Rogoff caught his breath finally. "Don't just lie there while you're waiting for the ambulance," he advised. "Do push-ups."
"If he's strong enough to do push-ups," said one of the stretcher-bearers, when the ambulance was there, "he's strong enough to walk."
"It's the push-ups that make him strong enough to walk," Rogoff explained with professional acumen.
"I'm not strong enough to do pushups," Yossarian said, "and I'm not strong enough to walk."
A strange, regretful silence fell over Rogoff after Yossarian had been lifted onto the stretcher and the time had come to say farewell. There was no mistaking his sincere compassion. He was genuinely sorry for Yossarian; when Yossarian realized that, he was genuinely sorry for Rogoff.
"Well," Rogoff said with a gentle wave and finally found the tactful words. "Hubba, hubba."

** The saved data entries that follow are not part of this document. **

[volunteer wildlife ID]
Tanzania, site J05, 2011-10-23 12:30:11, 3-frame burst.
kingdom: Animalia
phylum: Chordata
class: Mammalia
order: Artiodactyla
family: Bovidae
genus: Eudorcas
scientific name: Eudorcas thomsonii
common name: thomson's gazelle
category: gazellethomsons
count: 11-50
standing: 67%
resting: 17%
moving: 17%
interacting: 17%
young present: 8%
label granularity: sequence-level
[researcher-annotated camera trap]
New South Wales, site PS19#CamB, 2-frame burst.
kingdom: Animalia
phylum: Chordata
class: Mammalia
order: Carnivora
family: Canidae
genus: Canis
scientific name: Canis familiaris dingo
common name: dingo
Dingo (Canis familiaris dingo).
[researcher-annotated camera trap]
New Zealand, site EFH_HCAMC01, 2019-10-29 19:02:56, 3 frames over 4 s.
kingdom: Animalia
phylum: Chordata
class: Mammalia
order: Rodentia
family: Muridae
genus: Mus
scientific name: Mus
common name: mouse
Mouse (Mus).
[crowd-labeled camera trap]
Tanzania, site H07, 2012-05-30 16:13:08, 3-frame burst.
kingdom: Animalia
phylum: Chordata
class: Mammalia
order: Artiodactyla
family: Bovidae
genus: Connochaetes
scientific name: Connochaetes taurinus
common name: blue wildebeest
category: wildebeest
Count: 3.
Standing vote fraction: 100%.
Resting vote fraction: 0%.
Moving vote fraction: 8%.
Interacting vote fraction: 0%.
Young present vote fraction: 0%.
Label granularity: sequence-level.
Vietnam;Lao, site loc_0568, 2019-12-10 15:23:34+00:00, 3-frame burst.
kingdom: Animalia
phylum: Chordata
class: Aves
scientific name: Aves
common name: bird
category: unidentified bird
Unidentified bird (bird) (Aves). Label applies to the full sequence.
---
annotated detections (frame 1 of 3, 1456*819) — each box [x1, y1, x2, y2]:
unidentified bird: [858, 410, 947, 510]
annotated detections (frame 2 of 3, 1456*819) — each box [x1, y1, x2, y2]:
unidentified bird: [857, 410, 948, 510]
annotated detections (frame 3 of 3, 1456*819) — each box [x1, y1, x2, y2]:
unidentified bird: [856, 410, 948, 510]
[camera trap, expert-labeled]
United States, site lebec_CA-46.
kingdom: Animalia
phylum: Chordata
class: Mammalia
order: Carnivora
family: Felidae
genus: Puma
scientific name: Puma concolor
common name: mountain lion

"Hubba, hubba to you," Yossarian answered.
•
"Beat it," said the doctor at the hospital to Yossarian.
"Huh?" said Yossarian.
"I said, 'Beat it.'"
"Huh?"
"Stop saying 'Huh?' so much."
"Stop telling me to beat it."
"You can't tell him to beat it," a corporal there said. "There's a new order out."
"Huh?" said the doctor.
"We have to keep every abdominal complaint under observation five days, because so many of the men have been dying after we make them beat it."
"All right," grumbled the doctor. "Put him under observation five days and then throw him out."
"Don't you want to examine him first?" asked the corporal.
"No."
They took Yossarian's clothes away, gave him pajamas and put him to bed in a ward, where he was very happy when the snorers were quiet, and he began to think he might like to spend the rest of his military career there. It seemed as sensible a way to survive the war as any.
"Hubba, hubba," he said to himself.
"If he ever found himself cornered without a gun by enemy soldiers, he knew what to do: beg for mercy."